Na twee cd’s in eigen beheer hadden ook de majors door dat er Grote Dingen te gebeuren stonden. Universal, het moederhuis van het jazzlabel Verve, strikte hem voor drie platen. Na vijf jaar in het gezelschap van bassist Piet Verbist en drummer Teun Verbruggen maakt Jef Neve zich op voor de Grote Sprong Voorwaarts. De nieuwe trio-cd, Nobody Is Illegal, is zijn meest gelaagde release tot nu toe. ‘Bij de vorige twee platen was ik een muzikale dictator. Ik kwam binnen, toonde de partituren en zei: ‘Zo gaan we het spelen.’ Ik heb de groep leren vertrouwen. Néé, ik hoef al die baspartijen niet te spelen. Daar heb ik toevallig een bassist voor. Het heeft alleen een tijdje geduurd voor ik dat doorhad.’

Je bent een podiumbeest dat zijn publiek zelfs een Joegoslavische auto zou kunnen aansmeren. Heb je de neiging om mensen te willen behagen?

• _Aangeleverde gegevens_
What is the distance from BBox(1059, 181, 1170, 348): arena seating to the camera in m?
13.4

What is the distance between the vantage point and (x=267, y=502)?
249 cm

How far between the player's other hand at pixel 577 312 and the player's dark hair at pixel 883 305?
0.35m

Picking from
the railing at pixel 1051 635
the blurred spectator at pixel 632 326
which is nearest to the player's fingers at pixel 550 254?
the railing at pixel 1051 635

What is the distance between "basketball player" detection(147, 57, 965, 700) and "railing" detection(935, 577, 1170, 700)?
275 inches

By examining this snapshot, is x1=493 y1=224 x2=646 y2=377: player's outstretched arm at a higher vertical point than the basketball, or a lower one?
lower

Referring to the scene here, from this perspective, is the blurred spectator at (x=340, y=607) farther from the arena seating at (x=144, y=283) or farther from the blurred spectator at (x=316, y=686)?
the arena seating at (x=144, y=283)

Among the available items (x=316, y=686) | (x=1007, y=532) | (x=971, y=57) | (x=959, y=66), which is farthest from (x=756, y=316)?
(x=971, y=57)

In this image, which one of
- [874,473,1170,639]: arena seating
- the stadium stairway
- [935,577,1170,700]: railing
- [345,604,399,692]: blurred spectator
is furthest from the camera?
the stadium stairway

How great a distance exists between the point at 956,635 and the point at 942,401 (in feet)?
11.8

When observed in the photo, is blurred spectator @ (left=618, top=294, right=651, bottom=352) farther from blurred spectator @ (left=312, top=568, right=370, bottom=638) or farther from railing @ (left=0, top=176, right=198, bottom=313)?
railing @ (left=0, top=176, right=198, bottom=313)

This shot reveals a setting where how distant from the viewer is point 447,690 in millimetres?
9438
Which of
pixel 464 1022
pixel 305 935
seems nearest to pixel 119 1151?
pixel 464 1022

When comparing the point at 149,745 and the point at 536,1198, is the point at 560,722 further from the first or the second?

• _Opdracht_
Zet het interview met Jef Neve voort, te beginnen na de laatste zin.

• _Antwoord hieronder_
Jef Neve: Nee. De nadruk moet op de muziek liggen, punt. Maar ik vind het wel belangrijk dat je met de mensen praat, en dat doe ik op een podium op dezelfde manier als wanneer ik aan de toog een blauwe Chimay bestel. Je hebt gelijk: veel jazzmuzikanten staan op het podium naar hun schoenen te kijken. Er zijn zoveel supergoeie muzikanten die een potentieel geïnteresseerd publiek niet bereiken omdat ze niet weten hoe ze moeten communiceren. Dat is geen verwijt, dat is een vaststelling. Als ik zelf naar een concert ga, kan het me niet schelen of de bandleider wel genoeg de zaal inkijkt; ik kom naar de muziek luisteren.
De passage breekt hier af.